> THE TASK
Set down, in full, every record in the block.

> LISTED RECORDS
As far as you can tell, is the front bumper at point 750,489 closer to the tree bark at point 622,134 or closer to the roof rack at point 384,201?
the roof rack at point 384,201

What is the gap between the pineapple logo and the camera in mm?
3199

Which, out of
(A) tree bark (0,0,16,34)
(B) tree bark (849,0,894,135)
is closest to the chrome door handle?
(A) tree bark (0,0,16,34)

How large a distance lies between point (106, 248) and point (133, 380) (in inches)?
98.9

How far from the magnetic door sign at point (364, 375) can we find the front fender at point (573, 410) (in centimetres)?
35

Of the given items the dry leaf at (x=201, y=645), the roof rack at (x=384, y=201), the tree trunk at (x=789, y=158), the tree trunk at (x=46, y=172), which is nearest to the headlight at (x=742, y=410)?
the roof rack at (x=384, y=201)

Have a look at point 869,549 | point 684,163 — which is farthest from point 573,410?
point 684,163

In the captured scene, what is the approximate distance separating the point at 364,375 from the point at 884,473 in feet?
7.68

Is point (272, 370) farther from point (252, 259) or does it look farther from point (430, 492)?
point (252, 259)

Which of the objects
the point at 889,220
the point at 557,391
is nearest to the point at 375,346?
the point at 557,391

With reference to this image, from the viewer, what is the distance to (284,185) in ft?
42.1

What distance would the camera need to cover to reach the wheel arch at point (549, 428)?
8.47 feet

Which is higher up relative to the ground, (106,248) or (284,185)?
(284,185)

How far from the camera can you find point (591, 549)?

> RESULT FOR THIS EXERCISE
As far as you can tell, is the front bumper at point 750,489 closer to the tree bark at point 622,134 or closer to the roof rack at point 384,201?
the roof rack at point 384,201

What is the gap between the pineapple logo and the camera in mm?
3199

Which, out of
(A) tree bark (0,0,16,34)
(B) tree bark (849,0,894,135)
is closest to the chrome door handle?
(A) tree bark (0,0,16,34)

How large a distance lies between point (106, 248) and point (133, 380) (in inches)?
98.9

How far from the magnetic door sign at point (364, 375) can we find the front fender at point (573, 410) (in centimetres)?
35

Of the given items the dry leaf at (x=201, y=645), the roof rack at (x=384, y=201), the tree trunk at (x=789, y=158), the tree trunk at (x=46, y=172), which is nearest to the headlight at (x=742, y=410)?
the roof rack at (x=384, y=201)

Have a look at point 869,549 | point 684,163 — which is farthest from point 573,410?
point 684,163

In the captured scene, what is the approximate distance separating the point at 364,375 from the point at 884,473 in feet?
7.68

Is point (272, 370) farther from point (252, 259) or does it look farther from point (430, 492)?
point (252, 259)

Which of the objects
the point at 889,220
the point at 557,391
is nearest to the point at 375,346?
the point at 557,391

With reference to this image, from the viewer, what is the distance to (284,185) in ft?
42.1

What distance would the camera need to cover to reach the wheel arch at point (549, 428)?
8.47 feet

Which is higher up relative to the ground, (106,248) or (284,185)?
(284,185)

How far from the camera can you find point (591, 549)?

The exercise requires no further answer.